:: Task inputs ::
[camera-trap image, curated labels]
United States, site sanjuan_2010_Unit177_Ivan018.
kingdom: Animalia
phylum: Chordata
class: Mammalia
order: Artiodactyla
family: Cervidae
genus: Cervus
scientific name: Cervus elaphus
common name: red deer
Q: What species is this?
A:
:::
:: Task inputs ::
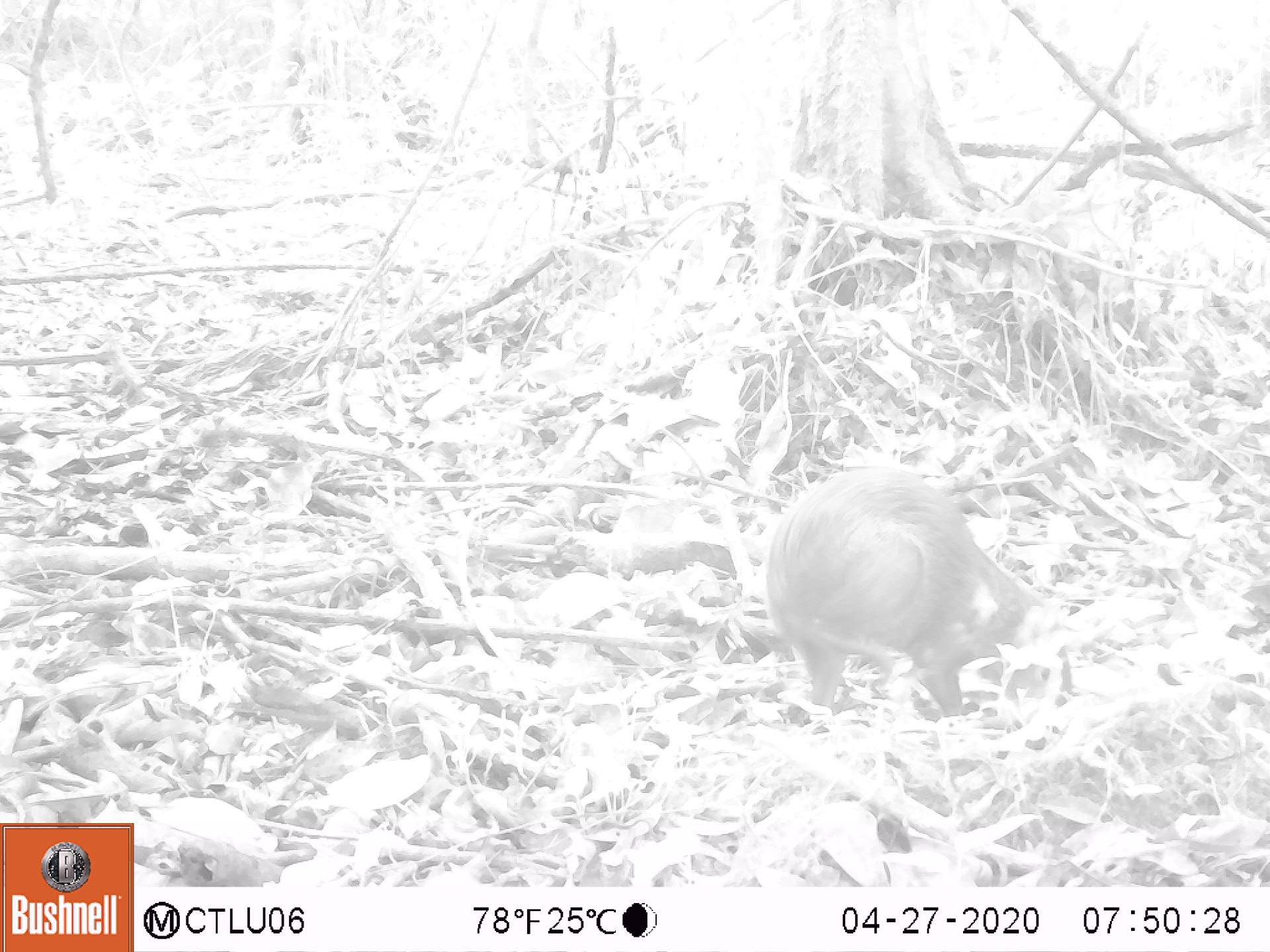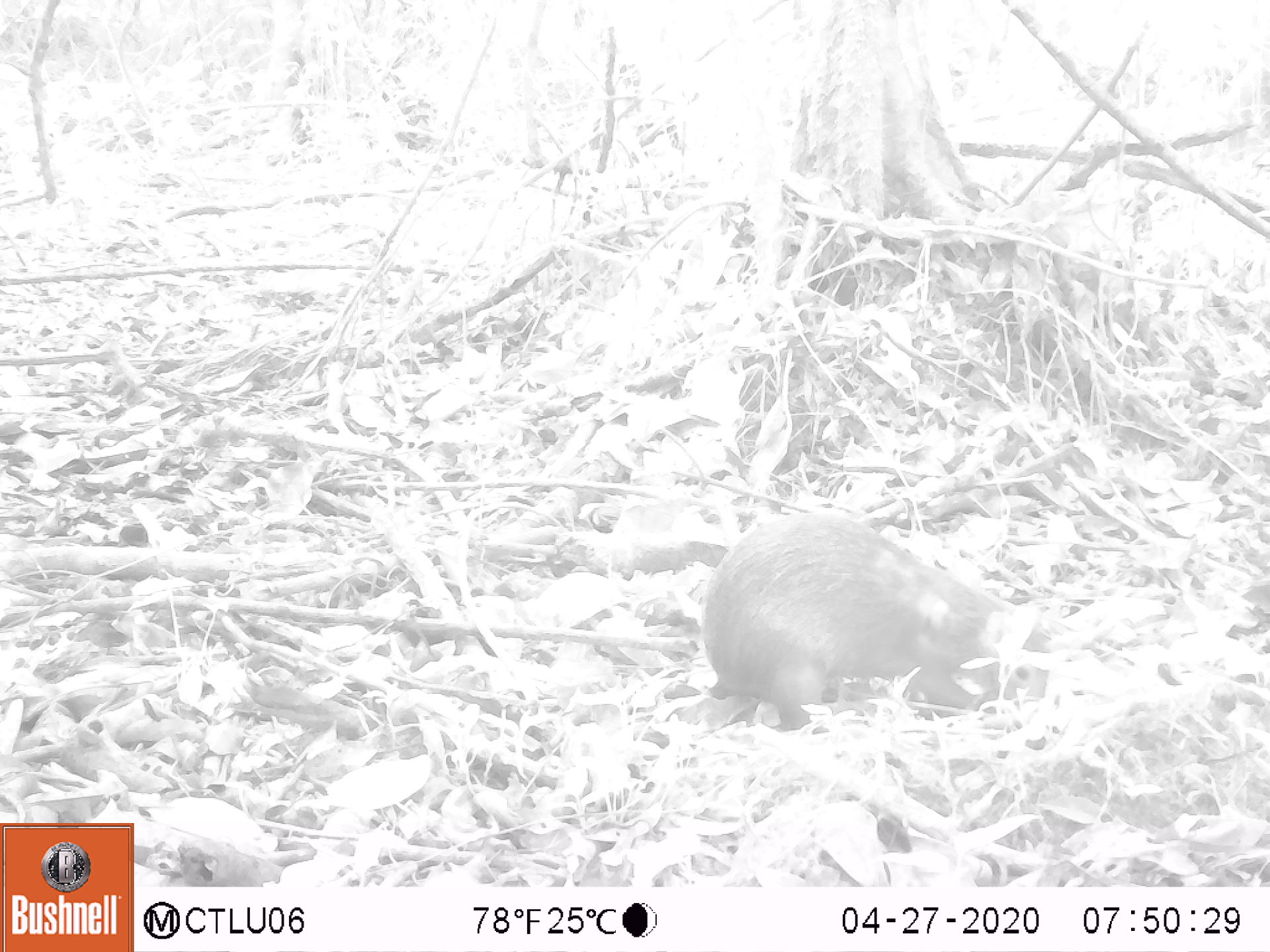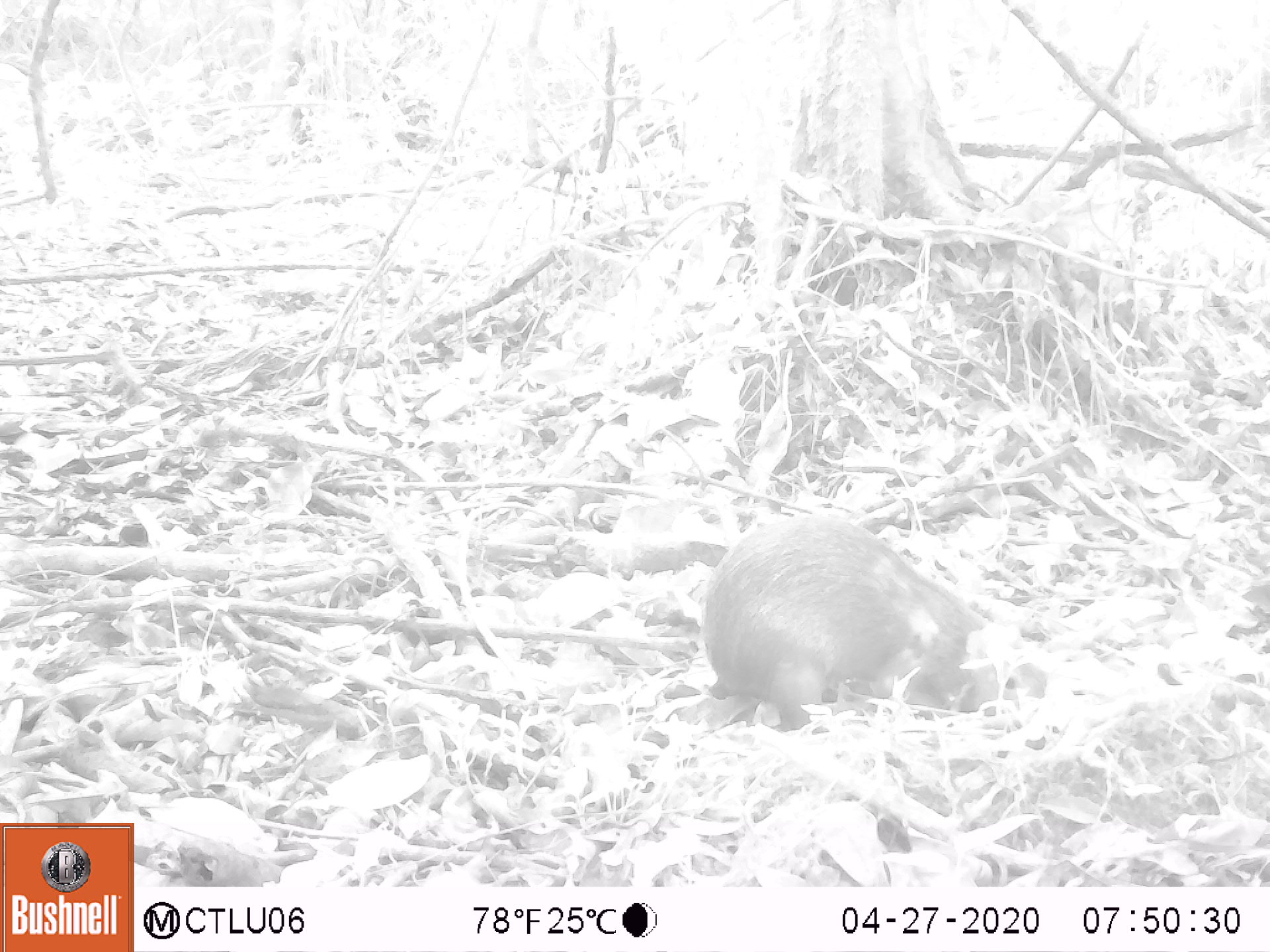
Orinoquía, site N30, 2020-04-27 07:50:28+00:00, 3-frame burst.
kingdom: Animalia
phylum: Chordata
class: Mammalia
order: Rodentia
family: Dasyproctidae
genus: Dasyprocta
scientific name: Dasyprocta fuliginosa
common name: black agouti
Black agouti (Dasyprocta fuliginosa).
:::
__Problem to work on__:
Copy, from the material above, each line in which the string "site" occurs.

__Solution to the problem__:
United States, site sanjuan_2010_Unit177_Ivan018.
Orinoquía, site N30, 2020-04-27 07:50:28+00:00, 3-frame burst.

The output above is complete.